Formada por Goiás, Mato Grosso, Mato Grosso do Sul e Distrito Federal, a região concentra importantes polos de produção agrícola e pecuária. Além da força econômica, o território abriga o Cerrado e o Pantanal, dois dos principais biomas nacionais. A localização estratégica também favorece logística e comércio interno.
Crescimento superou média nacional
Os dados fazem parte da pesquisa Pnad Contínua: Rendimento de Todas as Fontes. O levantamento mostrou que o avanço da renda no Centro-Oeste foi de 18,1% desde 2019. O índice ficou acima da média nacional registrada no mesmo período.

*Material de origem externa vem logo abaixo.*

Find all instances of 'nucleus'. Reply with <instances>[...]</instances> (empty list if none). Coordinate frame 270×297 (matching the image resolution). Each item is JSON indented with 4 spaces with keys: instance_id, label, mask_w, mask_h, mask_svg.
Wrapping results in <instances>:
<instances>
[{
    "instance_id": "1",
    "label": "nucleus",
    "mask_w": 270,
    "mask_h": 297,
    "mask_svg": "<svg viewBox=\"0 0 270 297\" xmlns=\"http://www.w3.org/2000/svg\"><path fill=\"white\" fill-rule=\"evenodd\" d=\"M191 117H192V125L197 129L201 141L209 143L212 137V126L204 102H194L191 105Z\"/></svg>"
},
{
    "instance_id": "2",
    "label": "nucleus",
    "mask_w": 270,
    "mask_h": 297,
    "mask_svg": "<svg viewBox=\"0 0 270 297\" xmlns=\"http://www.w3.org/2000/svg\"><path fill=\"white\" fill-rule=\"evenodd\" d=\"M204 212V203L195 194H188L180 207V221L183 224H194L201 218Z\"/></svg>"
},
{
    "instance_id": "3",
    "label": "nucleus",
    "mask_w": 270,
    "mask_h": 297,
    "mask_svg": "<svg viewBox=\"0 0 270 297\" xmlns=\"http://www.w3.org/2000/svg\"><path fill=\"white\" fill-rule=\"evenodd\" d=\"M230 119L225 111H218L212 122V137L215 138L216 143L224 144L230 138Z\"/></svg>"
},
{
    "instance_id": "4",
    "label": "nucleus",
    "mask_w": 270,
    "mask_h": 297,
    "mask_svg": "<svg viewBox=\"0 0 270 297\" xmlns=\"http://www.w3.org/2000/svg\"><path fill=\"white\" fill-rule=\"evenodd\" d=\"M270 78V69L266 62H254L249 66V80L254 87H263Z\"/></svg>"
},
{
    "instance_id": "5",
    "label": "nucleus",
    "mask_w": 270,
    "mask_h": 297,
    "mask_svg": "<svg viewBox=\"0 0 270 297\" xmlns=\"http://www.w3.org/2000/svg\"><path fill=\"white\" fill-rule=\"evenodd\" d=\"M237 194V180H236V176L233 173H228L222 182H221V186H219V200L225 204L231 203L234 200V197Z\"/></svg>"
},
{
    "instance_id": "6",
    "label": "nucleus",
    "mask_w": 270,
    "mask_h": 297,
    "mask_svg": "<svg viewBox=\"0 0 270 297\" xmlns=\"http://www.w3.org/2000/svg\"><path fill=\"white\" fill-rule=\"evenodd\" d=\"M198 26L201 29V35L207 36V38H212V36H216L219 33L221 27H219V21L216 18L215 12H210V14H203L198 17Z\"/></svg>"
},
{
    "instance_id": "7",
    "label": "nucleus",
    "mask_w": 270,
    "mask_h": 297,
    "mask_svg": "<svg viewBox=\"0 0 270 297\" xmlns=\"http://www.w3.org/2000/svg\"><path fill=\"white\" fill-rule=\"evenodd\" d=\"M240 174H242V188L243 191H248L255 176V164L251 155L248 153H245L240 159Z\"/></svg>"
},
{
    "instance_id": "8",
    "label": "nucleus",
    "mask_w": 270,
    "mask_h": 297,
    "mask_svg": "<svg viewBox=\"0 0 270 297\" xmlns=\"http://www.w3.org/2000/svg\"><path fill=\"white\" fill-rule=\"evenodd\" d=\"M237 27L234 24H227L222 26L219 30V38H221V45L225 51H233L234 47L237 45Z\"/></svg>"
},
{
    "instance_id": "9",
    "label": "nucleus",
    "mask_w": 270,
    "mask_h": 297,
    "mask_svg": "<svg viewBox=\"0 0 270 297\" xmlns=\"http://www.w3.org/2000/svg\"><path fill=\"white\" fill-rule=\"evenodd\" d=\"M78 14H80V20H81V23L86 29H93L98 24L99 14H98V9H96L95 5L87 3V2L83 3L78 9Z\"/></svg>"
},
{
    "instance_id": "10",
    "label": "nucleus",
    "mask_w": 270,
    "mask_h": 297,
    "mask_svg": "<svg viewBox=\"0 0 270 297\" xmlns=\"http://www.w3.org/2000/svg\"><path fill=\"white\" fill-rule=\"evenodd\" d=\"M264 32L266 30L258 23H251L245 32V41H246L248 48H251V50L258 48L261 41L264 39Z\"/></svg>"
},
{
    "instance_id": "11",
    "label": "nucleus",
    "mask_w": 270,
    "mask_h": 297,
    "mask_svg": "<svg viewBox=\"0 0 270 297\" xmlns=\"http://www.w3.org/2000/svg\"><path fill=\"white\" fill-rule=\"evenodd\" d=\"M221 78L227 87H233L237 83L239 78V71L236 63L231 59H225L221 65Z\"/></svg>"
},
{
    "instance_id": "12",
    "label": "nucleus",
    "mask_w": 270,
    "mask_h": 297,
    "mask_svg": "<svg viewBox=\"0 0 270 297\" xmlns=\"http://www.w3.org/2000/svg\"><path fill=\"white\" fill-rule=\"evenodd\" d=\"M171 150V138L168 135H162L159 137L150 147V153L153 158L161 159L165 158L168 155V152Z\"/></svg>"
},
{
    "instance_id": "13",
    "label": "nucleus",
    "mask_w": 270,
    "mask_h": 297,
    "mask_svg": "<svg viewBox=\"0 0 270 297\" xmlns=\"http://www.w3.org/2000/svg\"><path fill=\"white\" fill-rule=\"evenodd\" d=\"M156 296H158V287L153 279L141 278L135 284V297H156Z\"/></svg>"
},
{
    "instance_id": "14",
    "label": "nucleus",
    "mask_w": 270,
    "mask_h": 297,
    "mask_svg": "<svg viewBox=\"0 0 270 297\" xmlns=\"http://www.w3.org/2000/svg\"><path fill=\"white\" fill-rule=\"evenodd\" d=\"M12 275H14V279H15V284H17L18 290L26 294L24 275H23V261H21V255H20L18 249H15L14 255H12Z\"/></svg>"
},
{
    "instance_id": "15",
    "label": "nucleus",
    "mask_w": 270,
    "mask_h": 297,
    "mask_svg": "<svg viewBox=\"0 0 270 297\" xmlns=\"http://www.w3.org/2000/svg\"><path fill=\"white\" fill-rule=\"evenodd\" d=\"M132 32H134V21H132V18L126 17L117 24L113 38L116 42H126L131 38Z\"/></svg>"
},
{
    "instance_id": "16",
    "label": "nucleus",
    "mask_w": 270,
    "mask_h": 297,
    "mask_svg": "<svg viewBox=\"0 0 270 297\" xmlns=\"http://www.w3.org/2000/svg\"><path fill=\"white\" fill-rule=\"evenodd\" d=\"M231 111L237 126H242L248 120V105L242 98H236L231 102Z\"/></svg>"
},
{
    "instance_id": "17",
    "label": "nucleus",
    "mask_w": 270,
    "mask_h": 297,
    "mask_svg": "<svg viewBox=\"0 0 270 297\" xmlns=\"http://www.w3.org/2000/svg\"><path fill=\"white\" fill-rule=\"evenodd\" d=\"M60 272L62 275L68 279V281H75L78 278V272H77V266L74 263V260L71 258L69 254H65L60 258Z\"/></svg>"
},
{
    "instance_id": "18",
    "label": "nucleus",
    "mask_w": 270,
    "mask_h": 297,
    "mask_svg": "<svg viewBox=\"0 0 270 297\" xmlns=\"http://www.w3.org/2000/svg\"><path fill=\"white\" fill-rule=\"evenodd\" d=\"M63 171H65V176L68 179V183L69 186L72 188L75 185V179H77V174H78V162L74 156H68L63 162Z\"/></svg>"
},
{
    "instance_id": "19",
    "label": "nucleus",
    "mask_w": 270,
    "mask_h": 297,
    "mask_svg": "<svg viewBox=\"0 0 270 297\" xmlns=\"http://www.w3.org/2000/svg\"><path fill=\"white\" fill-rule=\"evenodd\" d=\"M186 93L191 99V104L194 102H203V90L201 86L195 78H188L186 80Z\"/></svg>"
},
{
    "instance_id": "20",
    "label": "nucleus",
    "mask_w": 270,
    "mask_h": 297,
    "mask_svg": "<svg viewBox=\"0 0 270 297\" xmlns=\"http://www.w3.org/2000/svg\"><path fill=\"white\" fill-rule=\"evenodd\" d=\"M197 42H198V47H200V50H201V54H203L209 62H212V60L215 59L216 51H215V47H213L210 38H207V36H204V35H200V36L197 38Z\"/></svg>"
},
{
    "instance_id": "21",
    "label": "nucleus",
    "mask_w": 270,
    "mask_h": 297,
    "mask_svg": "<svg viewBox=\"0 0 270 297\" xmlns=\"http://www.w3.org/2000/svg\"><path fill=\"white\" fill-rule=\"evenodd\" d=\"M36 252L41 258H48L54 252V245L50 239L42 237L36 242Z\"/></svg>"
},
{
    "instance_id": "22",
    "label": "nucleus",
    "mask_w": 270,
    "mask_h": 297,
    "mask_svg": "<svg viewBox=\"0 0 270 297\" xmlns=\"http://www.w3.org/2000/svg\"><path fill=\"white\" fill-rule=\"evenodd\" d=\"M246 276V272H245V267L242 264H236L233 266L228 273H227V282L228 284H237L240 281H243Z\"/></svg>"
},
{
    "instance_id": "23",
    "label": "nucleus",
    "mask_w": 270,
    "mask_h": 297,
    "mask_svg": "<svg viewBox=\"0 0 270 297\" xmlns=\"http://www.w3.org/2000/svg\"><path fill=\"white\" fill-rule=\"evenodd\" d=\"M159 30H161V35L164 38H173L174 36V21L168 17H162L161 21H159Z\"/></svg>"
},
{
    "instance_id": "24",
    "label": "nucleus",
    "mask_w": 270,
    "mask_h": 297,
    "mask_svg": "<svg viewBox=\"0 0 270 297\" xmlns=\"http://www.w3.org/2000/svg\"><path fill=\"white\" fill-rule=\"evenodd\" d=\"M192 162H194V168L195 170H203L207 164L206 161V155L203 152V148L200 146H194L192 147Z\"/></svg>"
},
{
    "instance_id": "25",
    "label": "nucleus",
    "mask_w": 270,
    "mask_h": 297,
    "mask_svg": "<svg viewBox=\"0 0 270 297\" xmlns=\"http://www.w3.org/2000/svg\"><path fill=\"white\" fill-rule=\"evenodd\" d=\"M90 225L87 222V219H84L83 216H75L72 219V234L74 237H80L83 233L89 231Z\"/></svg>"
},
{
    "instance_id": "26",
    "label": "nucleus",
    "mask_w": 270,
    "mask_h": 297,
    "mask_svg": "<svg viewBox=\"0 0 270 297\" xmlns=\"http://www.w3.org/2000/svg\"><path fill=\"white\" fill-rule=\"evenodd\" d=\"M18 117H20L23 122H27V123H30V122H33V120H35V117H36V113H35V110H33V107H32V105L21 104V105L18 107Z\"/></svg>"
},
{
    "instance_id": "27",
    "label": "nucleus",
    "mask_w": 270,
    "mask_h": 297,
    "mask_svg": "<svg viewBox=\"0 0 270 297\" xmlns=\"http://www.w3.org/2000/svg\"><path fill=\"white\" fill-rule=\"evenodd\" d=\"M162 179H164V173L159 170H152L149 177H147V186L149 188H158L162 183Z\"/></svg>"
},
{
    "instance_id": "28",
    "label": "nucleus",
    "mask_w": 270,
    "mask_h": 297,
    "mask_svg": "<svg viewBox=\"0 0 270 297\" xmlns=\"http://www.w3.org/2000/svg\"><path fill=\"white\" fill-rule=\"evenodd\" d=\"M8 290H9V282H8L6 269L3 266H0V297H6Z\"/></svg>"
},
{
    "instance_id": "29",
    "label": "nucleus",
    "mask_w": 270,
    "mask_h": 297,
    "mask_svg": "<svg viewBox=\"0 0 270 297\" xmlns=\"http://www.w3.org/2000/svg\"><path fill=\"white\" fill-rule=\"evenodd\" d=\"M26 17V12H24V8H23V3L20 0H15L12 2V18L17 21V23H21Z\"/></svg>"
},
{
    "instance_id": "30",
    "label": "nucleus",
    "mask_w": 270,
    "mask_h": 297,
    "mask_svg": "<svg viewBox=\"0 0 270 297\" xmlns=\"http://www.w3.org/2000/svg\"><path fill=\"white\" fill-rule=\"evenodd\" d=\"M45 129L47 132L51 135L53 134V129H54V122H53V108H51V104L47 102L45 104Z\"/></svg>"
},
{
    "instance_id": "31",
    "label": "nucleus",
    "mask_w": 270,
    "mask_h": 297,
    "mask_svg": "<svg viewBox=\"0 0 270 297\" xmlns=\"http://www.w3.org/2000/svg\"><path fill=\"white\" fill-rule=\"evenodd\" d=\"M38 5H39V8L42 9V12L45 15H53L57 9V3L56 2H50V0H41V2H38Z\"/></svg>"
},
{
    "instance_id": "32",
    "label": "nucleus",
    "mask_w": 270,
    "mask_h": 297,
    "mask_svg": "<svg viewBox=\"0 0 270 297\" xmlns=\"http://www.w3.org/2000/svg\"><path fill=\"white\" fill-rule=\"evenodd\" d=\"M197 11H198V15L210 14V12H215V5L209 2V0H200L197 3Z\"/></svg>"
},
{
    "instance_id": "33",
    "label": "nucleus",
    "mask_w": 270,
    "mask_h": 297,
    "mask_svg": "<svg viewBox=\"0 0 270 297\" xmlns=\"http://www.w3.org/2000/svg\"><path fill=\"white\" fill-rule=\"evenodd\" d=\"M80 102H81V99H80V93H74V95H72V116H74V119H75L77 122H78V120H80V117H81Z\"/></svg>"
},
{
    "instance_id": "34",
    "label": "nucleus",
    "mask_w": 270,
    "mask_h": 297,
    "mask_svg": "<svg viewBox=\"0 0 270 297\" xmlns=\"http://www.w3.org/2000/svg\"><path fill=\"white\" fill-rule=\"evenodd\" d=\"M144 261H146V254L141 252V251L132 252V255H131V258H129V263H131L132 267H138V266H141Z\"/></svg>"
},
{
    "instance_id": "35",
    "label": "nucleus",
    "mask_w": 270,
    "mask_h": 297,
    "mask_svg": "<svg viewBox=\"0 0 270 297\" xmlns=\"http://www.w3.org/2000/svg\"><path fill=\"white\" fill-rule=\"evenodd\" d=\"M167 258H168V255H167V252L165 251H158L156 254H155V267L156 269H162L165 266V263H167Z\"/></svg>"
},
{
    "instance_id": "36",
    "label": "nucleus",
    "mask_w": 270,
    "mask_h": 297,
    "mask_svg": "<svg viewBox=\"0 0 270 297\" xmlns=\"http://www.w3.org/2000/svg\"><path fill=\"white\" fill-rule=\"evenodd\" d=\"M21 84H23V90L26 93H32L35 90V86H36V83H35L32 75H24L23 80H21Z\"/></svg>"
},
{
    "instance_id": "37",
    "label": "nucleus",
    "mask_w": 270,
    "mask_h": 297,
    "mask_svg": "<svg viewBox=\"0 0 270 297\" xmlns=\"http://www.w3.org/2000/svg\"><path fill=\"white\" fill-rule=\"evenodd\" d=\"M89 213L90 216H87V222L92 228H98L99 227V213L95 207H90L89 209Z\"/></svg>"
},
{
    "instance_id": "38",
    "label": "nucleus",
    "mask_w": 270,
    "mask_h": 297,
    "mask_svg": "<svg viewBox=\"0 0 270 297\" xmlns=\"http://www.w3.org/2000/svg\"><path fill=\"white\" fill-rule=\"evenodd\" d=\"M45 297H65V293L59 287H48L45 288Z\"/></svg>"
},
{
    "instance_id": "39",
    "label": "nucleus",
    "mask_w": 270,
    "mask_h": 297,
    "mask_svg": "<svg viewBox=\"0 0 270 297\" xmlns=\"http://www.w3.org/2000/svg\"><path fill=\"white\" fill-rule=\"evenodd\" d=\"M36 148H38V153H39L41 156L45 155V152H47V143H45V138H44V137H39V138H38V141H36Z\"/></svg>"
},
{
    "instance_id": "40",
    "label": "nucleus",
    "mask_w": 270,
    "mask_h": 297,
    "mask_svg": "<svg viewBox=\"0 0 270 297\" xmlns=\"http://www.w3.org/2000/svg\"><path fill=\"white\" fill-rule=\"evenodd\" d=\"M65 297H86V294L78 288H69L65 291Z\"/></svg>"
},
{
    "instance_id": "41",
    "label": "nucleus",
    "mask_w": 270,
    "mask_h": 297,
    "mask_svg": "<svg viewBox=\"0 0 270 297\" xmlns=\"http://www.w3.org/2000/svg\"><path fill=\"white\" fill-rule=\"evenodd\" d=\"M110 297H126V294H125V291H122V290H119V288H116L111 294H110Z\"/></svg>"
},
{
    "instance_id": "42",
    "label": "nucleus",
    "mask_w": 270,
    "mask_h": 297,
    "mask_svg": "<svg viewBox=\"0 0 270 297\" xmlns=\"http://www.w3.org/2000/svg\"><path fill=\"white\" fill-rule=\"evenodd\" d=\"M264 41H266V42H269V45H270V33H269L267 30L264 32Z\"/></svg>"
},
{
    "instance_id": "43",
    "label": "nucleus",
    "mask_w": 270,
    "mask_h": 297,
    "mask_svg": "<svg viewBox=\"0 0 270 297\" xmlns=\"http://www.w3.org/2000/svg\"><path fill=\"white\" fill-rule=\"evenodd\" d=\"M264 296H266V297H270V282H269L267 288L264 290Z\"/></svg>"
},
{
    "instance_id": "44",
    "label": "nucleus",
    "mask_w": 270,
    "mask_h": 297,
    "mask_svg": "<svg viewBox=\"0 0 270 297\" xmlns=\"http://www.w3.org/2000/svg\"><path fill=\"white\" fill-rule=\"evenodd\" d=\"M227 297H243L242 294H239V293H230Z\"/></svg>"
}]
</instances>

Enquanto isso, o Sudeste apresentou crescimento mais moderado, com alta de 4,9% na renda média. O desempenho abaixo da média nacional contribuiu para que a região ocupasse a terceira posição no ranking. Já o Sul perdeu a liderança alcançada no ano anterior.
O estudo também apontou que a renda média nacional atingiu R$ 3.367 em 2025. O valor representa o maior resultado da série histórica iniciada em 2012. O cenário reflete expansão da massa salarial em diferentes regiões do país.

Sudeste segue dominante na renda do trabalho
Mesmo sem liderar a renda média individual, o Sudeste continua concentrando a maior massa de rendimentos do trabalho no Brasil. Em 2025, a região somou mais de R$ 180 bilhões em renda mensal. O montante corresponde a praticamente metade do total nacional.
No país inteiro, a massa de rendimento do trabalho alcançou R$ 361,74 bilhões, também recorde histórico. O crescimento foi de 7,5% em comparação com o ano anterior. Todas as regiões apresentaram avanço, mas o Sudeste manteve ampla diferença sobre as demais.